I’ve been sharing a remotely hosted server at Rackshack.net (which became EV1) with friends for over a year now and it’s run amazingly well. The account started with 700Gb of montly bandwidth and after the unfortunate SCO license flap, we got upped to 1 terabyte of monthly bandwidth, with seemingly no network speed cap. For the past year, the server’s pushed out a couple Gb of bandwidth a day, tops, from all the sites it hosts. Even when I put a bunch of music online last spring, it hardly made a dent.
This month I figured I’d see just how much a terabyte was. It started when I offered to host the Beatallica songs. After a day the bandwidth jumped to 10-15Gb and it was humming along nicely. Then it hit Pitchfork’s news page, and the bandwidth skyrocketed. The box was pushing out 20Mbit/sec and after a a couple days I had to tell the gang to de-link songs as my monthly bandwidth total reached 100Gb just a few days into April.
I was pretty impressed that the box held up ok (after Chris limited the site to 1 download per user) and was amazed at the traffic a site like Pitchfork could generate from a tiny news blurb. I thought to myself “wow, aside from slashdot I couldn’t imagine a blog ever generating this kind of traffic and demand for files.”
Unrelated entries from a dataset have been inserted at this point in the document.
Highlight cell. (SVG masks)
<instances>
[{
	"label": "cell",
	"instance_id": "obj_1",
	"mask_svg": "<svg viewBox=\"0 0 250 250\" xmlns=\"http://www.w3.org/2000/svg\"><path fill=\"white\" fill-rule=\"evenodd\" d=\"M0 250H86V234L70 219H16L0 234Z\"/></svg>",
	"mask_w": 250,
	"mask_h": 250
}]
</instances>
Then Cory linked my 66Mb file of a Jon Stewart interview over at BoingBoing, and it completely blew away the previous bandwidth numbers. In about 12 hours of the link being directed at the box, the network throughput jumped to almost 60Mbit/sec, and it pushed out 131Gb of data in half a day. The box served up all the other sites fine but as I watched my monthly bandwidth allottment reach 40% of the total before the first half of the month was even over, I took it offline and Andy put it up on his tracker, where it is being downloaded like crazy, but off-loaded to everyone’s personal connection sharing the load.
Here’s a cool graph of the network utilization on a weekly, 30-minute moving average (click to see the full image):
You can see the initial rise from a bunch of blogs linking to Beatallica, then the peak is the pitchfork hit, which subsided after song links were eliminated. Then a few days of relative calm and Boingboing is the huge peak, which only lasted half a day. I grabbed this right after I started redirecting folks to the torrent.
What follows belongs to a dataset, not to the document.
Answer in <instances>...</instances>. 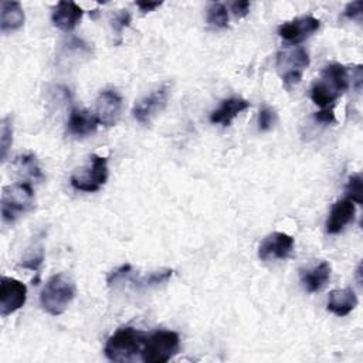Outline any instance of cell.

I’ve learned a few things from these large bandwidth experiments:
– Ridiculous amounts of bandwidth is out there for a cheap price (the server is only $100/month, shared among people using it). If you’re paying $30 a month and getting hit with bandwidth overage bills that go into the hundreds of dollars, find a friend that knows some linux server administration, get one of these leased boxes, and never worry about bandwidth again.
– A thousand gigabytes is a ton of bandwidth and it’s nice to have around when you want to share large files with friends or the general public. I host my ten years site there and don’t really care about the size of photos or the number of people pulling down the RSS feeds with large images embedded.
– That said, when you get hit with a huge amount of traffic, bandwidth is still going to be a problem. Most colocation hosts cap your line at 10Mbit/sec and I was surprised to see the box creeping up near 60Mbit/sec yesterday. It’s still a problem to host one giant file for a ton of people, even with an absurd amount of bandwidth available to you. Bittorrent is the savior here, Andy tells me even though he seeds all the files on his server (which means the original file’s still on his server being downloaded if no one else is sharing it), his bandwidth is a fraction of what it’d be if it was just a direct download. The best part is the more popular the file (like the boingboing traffic hit), the more people download it from each other instead of your server.
– Setting up your own bittorrent server still a pain in the butt. This needs to be as difficult as setting up apache on a windows desktop. I want to see a BT server exe I click, install, then seed files easily using a web or desktop front-end (yay! Andy sent this and this). Or make an apache module. Also, build BT support into Mozilla, right now. BT is a great technology that solves a fundamental problem we all face everyday, but we have to walk people through how to download the clients first. In some of the data I saw on the Lessig book downloads, only about 5% of users opted to use BT to download, the rest just got it off the server directly. We need more regular folks using BT, by having it built into browsers.